## Begin
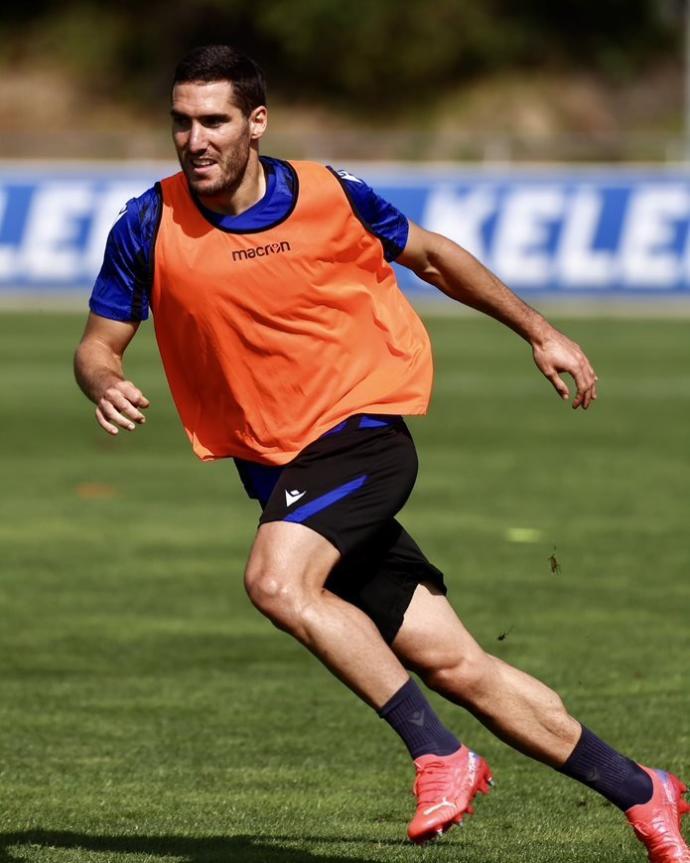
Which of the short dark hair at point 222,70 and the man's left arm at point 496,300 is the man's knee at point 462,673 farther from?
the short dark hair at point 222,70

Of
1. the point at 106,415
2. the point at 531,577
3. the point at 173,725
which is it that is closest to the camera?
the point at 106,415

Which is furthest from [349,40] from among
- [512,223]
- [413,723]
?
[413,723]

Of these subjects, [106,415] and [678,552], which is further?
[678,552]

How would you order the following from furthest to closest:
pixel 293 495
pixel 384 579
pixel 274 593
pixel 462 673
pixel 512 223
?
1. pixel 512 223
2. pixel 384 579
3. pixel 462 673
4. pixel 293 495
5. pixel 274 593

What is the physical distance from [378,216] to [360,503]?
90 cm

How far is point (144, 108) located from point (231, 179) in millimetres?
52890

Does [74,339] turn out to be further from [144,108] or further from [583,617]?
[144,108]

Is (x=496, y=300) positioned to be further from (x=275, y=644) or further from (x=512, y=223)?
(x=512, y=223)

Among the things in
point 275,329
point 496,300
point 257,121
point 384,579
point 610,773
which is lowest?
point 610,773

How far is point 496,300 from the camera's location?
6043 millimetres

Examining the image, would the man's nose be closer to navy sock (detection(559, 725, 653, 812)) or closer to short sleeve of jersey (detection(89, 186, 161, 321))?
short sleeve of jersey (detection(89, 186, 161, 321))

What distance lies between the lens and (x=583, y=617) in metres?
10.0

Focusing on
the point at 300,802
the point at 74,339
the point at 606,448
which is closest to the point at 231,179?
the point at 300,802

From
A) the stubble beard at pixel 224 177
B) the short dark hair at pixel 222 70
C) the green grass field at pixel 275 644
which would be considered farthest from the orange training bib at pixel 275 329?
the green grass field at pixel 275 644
## End
## Begin
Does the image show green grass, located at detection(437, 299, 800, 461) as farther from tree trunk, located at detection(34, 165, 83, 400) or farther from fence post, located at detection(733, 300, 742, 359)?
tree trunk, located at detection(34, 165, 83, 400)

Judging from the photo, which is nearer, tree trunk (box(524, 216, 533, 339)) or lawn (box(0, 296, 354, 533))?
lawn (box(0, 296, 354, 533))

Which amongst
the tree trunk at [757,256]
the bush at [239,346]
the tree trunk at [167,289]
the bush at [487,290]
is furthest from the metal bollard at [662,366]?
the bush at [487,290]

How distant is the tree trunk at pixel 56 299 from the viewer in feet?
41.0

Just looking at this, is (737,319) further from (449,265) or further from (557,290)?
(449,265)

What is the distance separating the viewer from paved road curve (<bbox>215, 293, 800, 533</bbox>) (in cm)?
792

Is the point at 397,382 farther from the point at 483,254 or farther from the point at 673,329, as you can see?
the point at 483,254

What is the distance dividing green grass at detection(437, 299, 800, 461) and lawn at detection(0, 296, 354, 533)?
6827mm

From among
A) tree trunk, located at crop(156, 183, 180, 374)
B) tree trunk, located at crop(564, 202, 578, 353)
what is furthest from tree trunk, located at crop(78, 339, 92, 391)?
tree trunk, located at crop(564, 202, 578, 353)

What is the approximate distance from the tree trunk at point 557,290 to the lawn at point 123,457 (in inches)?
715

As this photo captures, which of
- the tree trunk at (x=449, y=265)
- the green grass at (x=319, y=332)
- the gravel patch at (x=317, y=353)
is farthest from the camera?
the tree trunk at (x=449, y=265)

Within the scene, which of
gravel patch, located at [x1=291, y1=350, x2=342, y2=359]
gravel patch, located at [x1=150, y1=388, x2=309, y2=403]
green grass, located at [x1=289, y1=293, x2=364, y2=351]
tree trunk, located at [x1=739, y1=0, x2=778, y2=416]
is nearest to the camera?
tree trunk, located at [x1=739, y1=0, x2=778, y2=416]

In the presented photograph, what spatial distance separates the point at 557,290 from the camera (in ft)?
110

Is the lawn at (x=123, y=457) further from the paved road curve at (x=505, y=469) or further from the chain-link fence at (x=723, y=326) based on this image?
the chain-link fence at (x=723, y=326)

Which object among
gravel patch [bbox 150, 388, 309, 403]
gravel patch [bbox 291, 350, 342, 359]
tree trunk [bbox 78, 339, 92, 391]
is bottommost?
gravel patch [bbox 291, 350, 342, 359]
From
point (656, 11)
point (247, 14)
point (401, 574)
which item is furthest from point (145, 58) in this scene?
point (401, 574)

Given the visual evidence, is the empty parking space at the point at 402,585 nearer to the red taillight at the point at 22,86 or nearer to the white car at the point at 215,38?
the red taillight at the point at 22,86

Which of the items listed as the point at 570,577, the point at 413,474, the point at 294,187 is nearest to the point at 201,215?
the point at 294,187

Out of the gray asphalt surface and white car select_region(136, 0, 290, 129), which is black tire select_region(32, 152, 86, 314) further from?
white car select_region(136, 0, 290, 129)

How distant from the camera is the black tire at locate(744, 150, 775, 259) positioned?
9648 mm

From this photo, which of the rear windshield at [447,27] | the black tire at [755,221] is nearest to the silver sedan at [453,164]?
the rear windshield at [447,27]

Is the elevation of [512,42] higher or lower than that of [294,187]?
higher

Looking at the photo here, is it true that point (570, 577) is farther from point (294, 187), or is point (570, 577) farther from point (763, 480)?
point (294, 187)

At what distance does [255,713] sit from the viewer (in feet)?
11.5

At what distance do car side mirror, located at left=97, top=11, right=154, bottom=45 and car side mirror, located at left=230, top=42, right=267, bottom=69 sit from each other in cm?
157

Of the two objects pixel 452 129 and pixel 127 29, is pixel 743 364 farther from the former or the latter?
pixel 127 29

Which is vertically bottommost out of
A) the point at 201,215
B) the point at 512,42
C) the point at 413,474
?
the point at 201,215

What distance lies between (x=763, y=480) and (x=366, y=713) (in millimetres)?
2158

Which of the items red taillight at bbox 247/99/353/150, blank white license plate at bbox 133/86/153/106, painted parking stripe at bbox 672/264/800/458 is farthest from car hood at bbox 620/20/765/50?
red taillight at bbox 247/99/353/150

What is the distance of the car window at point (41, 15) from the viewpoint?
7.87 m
## End
Set task:
Count the lines in the data above that contain the string "windshield", matching case exactly. Give only the number.

Finished answer:
2